# Objectif de l'exercice
Poursuivez l'article sur le glissement de terrain au Nunavik en reprenant juste après sa dernière phrase.

# Texte de la page
┌──
L’évènement, qui serait survenu entre le 29 et le 31 octobre, n’a apparemment pas eu de conséquences humaines, le secteur étant inhabité.

En revanche, il perturbera la chasse et la pêche pratiquées par les communautés inuites ainsi que par la communauté crie voisine de Whapmagoostui.

« Nous devons délimiter une zone où l’accès sera interdit », par mesure de sécurité, a expliqué à La Presse Joshua Kawapit, porte-parole de la communauté de Whapmagoostui. « Ça va affecter l’utilisation du territoire », dit-il

Accès difficile

L’hiver qui s’installe déjà à cette latitude rend l’accès au site du glissement de terrain, à environ 20 kilomètres à l’intérieur des terres, plus difficile.

« La neige commence à tomber, ça va être difficile d’aller voir sur le terrain, ça ne sera probablement pas avant le printemps », selon Eric Drolet, qui explique que des analyses sont faites pour l’instant à partir d’images prises par satellite et par de la télédétection par lidar, qui permet de représenter le relief d’un secteur.

L’Administration régionale Kativik, le gouvernement local responsable du Nunavik, mobilise quant à elle « plusieurs ressources pour parvenir au lieu exact où a eu lieu le glissement de terrain », a indiqué sa porte-parole, Rocío Valencia.

« Nous n’avons qu’une quantité préliminaire d’information à ce stade-ci », a-t-elle ajouté, précisant que les autorités des trois communautés concernées ont tenu une rencontre jeudi, et transmettront davantage d’information à la population dès que possible.

Changements climatiques

Il est encore trop tôt pour identifier avec certitude ce qui a provoqué ce glissement de terrain, mais il s’agit d’un phénomène appelé à augmenter avec les changements climatiques, préviennent les experts.

L’augmentation des « évènements de précipitations abondantes » provoquées par le réchauffement du climat mondial est susceptible de causer une hausse de l’activité de glissement de terrain, explique Pascale Roy-Léveillée, titulaire de la chaire de recherche en partenariat sur le pergélisol au Nunavik de l’Université Laval, aussi rattachée au Centre d’études nordiques.
└──
# Liste des fiches
┌──
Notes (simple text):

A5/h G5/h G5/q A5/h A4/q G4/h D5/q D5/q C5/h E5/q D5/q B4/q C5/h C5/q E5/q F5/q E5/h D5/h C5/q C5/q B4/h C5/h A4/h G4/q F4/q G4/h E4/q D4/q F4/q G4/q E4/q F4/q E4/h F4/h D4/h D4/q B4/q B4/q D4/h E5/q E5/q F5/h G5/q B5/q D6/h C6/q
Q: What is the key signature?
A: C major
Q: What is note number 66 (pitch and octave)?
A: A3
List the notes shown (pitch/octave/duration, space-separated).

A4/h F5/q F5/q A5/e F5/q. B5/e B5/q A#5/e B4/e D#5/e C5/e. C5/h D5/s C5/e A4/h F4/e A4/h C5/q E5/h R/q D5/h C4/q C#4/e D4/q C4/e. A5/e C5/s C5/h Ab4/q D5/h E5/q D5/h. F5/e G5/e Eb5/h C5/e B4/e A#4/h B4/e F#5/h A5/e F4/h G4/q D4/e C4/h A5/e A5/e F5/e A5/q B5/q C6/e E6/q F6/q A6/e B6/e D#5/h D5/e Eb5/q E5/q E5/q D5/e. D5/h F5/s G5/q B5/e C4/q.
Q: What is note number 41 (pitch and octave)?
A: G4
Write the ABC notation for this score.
└──
# Résultat de l'exercice
« Souvent, les glissements de terrain surviennent dans des situations où on a eu une abondance de précipitations, une infiltration d’eau, une érosion un peu plus agressive », explique-t-elle, ajoutant que les sols de la région de Kuujjuarapik et d’Umiujaq sont particulièrement sensibles à ces phénomènes, étant composés d’argiles marines.

« Ce sont des dépôts marins de sédiments très, très fins », qui datent de la dernière glaciation, lorsque le secteur se trouvait sous le niveau de l’eau de la mer de Tyrrell, « une version agrandie de la baie d’Hudson », explique Mme Roy-Léveillée.

Ces sols ont le potentiel de se « liquéfier » lorsqu’ils sont déstabilisés, poursuit-elle.

Le nord du Québec connaît en outre des étés plus chauds, des hivers plus courts et des automnes et des printemps davantage pluvieux depuis les années 1950, indique Angelica Alberti-Dufort, spécialiste en transfert des connaissances chez Ouranos, un consortium sur la climatologie régionale et l’adaptation aux changements climatiques. « Les projections climatiques montrent que ça va se poursuivre dans le prochain siècle », affirme-t-elle.

En plus de favoriser directement la « subsidence », soit l’affaissement du sol, ces phénomènes promettent aussi de provoquer le dégel du pergélisol, qui est une autre cause de glissements de terrain, explique Mme Alberti-Dufort.

Avec les changements climatiques, de façon générale, c’est quelque chose qui va arriver plus souvent.

Angelica Alberti-Dufort, spécialiste en transfert des connaissances chez Ouranos

Un autre gigantesque glissement de terrain était survenu en avril 2021 près de Kuujjuarapik et Whapmagoostui, cette fois le long de la Grande rivière de la Baleine ; une section de sol de 1,8 kilomètre sur 500 mètres s’était affaissée dans le cours d’eau.

Évalué à 45 millions de mètres cubes, ce glissement de terrain était alors considéré comme le deuxième plus important de l’histoire du Québec, après celui de Portneuf, en 1894.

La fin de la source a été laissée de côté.